Data items
+---+
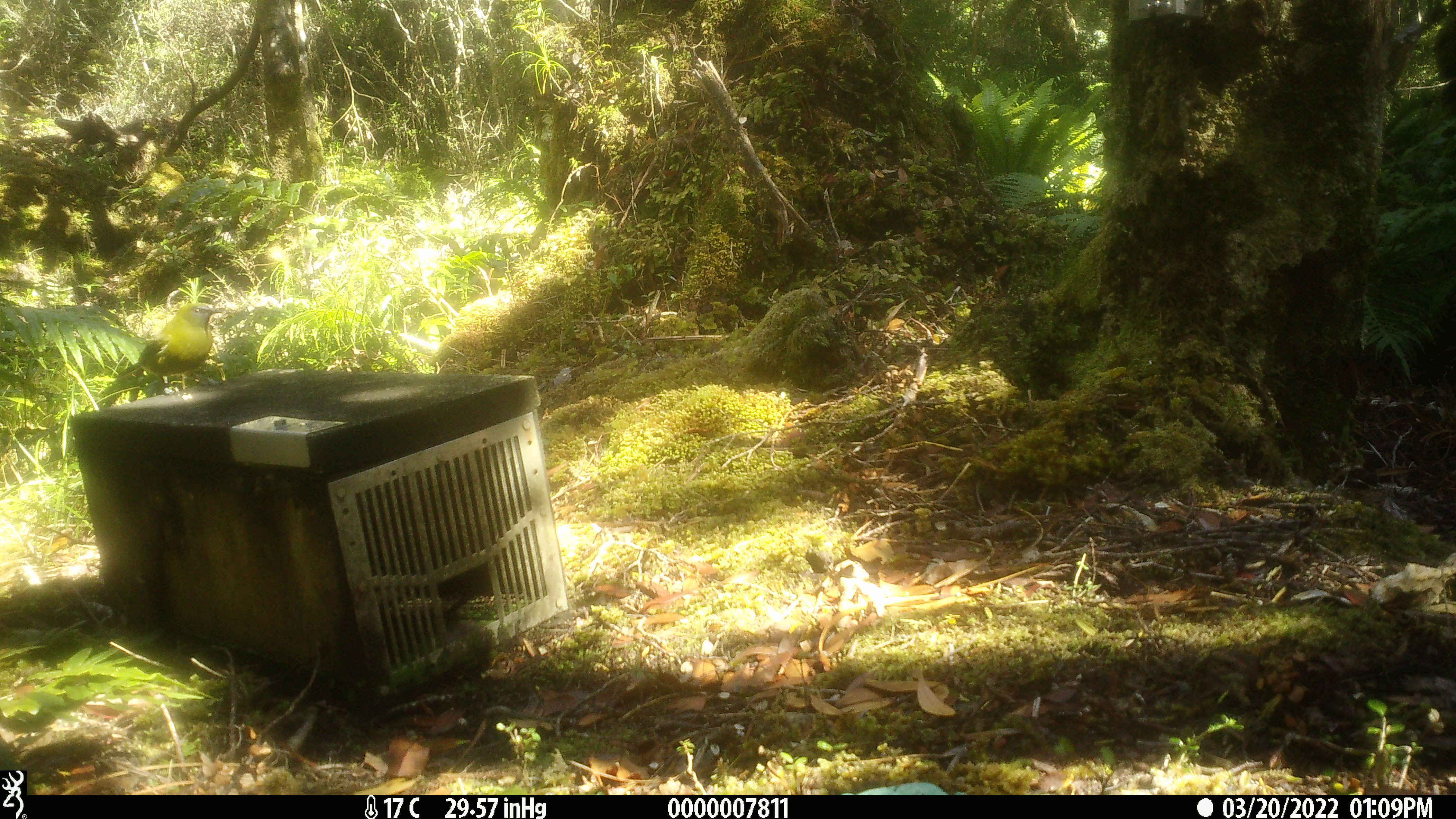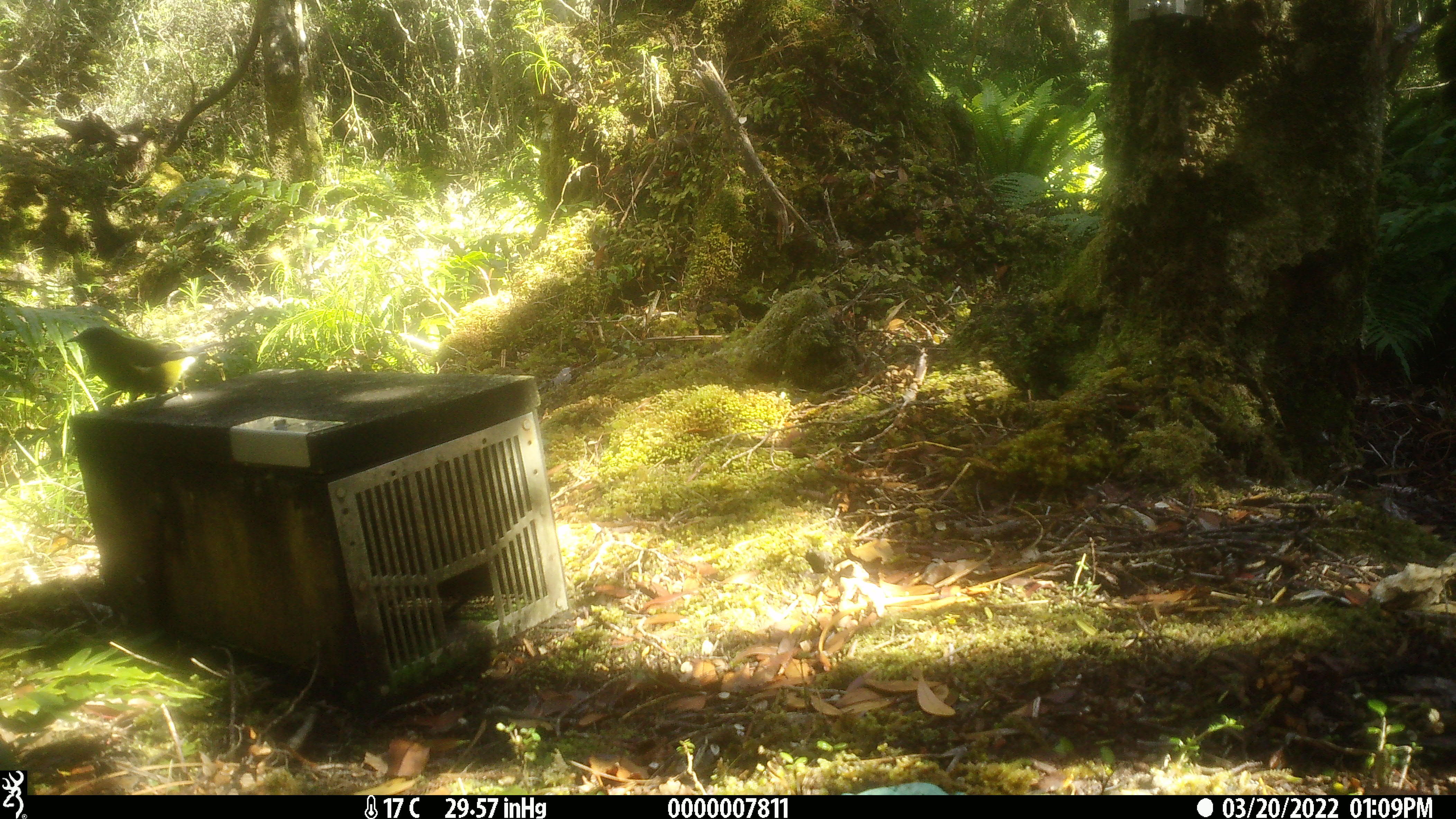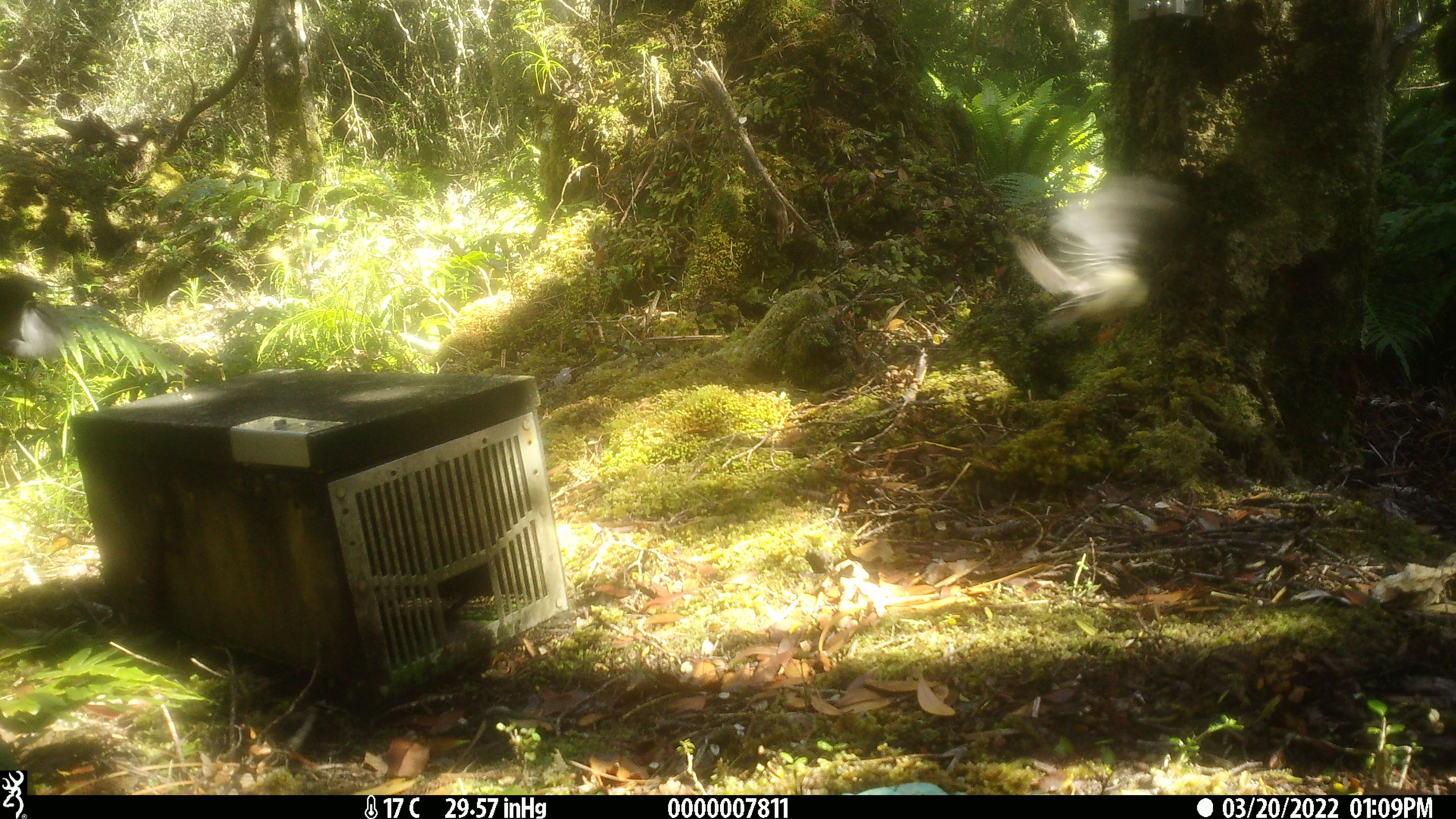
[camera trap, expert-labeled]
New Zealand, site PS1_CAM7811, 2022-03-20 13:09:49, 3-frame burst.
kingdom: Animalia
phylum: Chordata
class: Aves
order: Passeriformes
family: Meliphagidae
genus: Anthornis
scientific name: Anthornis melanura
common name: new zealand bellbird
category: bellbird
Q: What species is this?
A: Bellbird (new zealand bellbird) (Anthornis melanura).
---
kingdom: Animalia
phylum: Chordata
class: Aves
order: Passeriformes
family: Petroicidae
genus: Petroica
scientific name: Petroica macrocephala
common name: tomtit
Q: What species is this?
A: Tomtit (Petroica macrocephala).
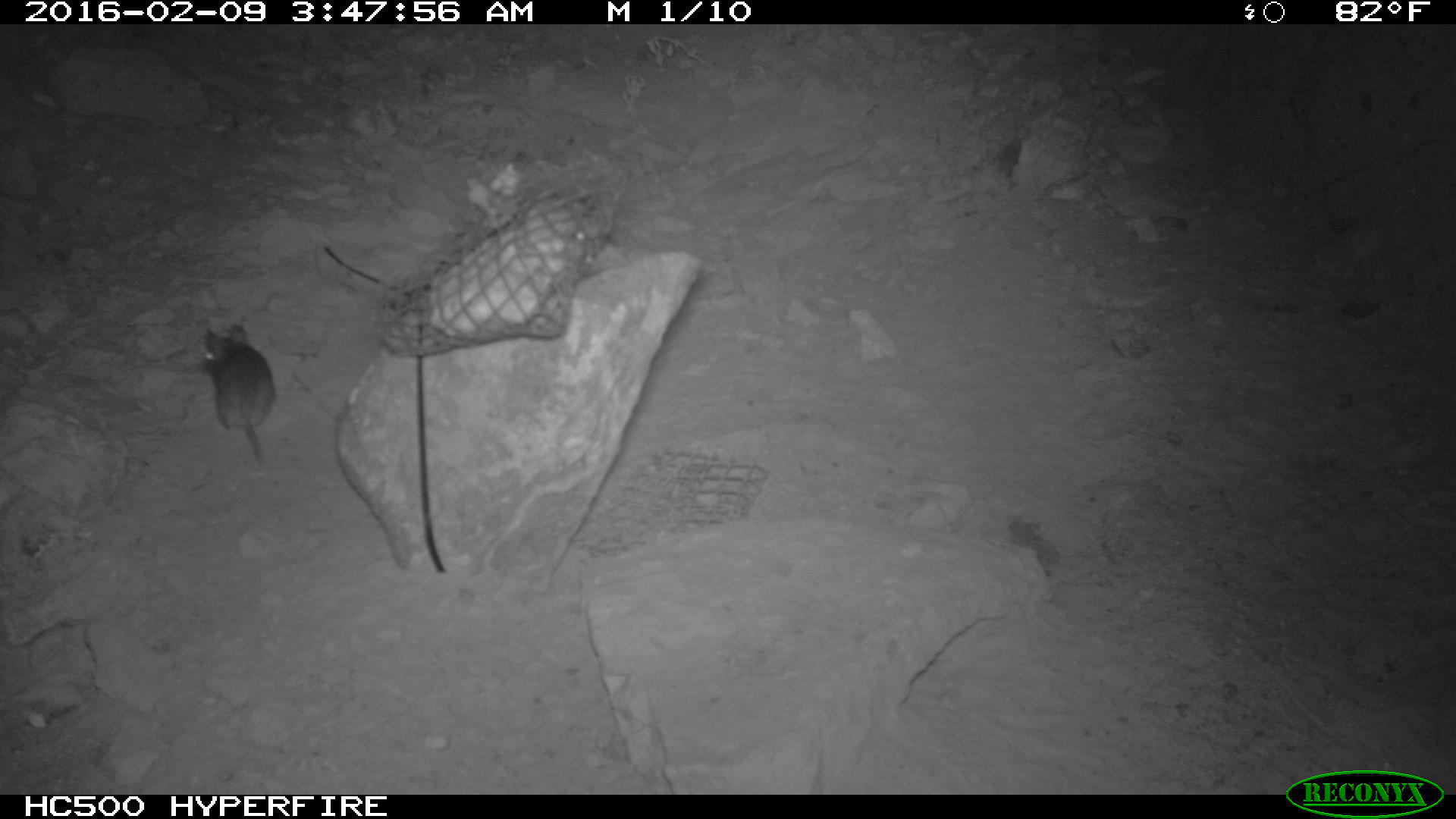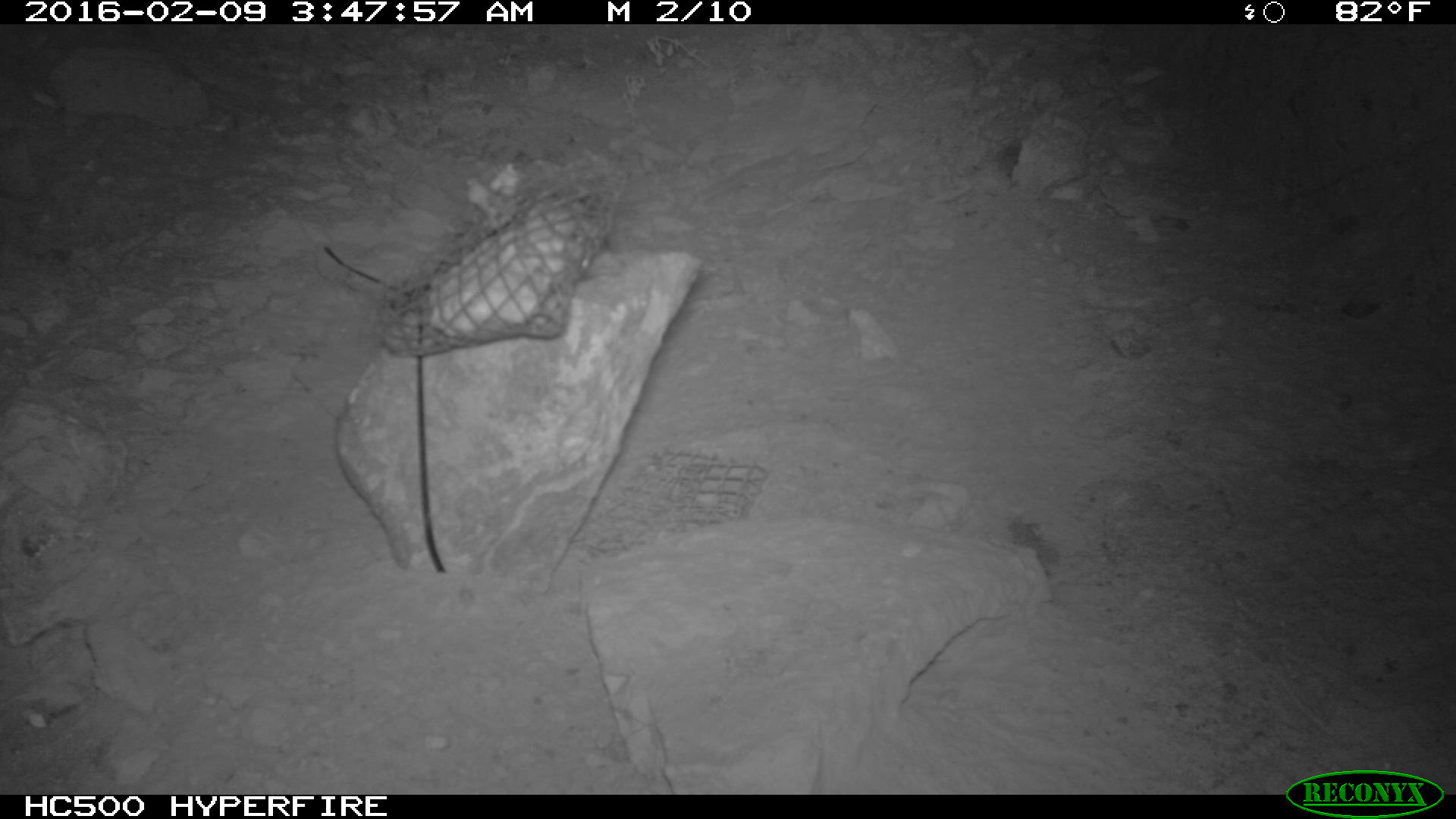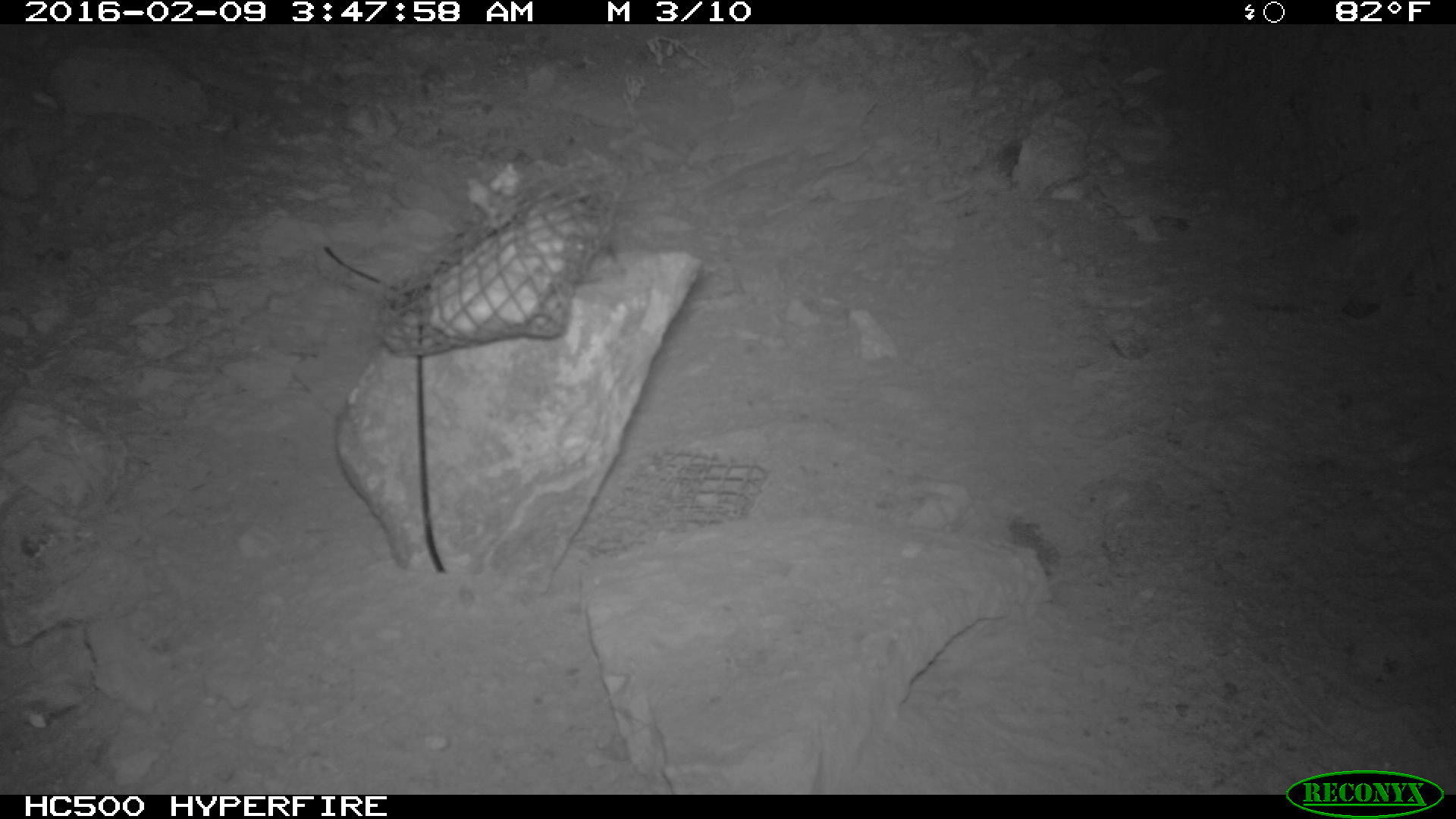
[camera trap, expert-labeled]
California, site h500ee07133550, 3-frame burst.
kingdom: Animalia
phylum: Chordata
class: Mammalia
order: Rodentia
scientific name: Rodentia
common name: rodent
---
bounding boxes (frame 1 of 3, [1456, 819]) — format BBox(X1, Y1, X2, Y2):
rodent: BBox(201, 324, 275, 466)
+---+
Exercise details —
Output all of the entries once more, word for word, with the images removed.

Solution for this task —
[camera trap, expert-labeled]
New Zealand, site PS1_CAM7811, 2022-03-20 13:09:49, 3-frame burst.
kingdom: Animalia
phylum: Chordata
class: Aves
order: Passeriformes
family: Meliphagidae
genus: Anthornis
scientific name: Anthornis melanura
common name: new zealand bellbird
category: bellbird
Q: What species is this?
A: Bellbird (new zealand bellbird) (Anthornis melanura).
---
kingdom: Animalia
phylum: Chordata
class: Aves
order: Passeriformes
family: Petroicidae
genus: Petroica
scientific name: Petroica macrocephala
common name: tomtit
Q: What species is this?
A: Tomtit (Petroica macrocephala).
[camera trap, expert-labeled]
California, site h500ee07133550, 3-frame burst.
kingdom: Animalia
phylum: Chordata
class: Mammalia
order: Rodentia
scientific name: Rodentia
common name: rodent
---
bounding boxes (frame 1 of 3, [1456, 819]) — format BBox(X1, Y1, X2, Y2):
rodent: BBox(201, 324, 275, 466)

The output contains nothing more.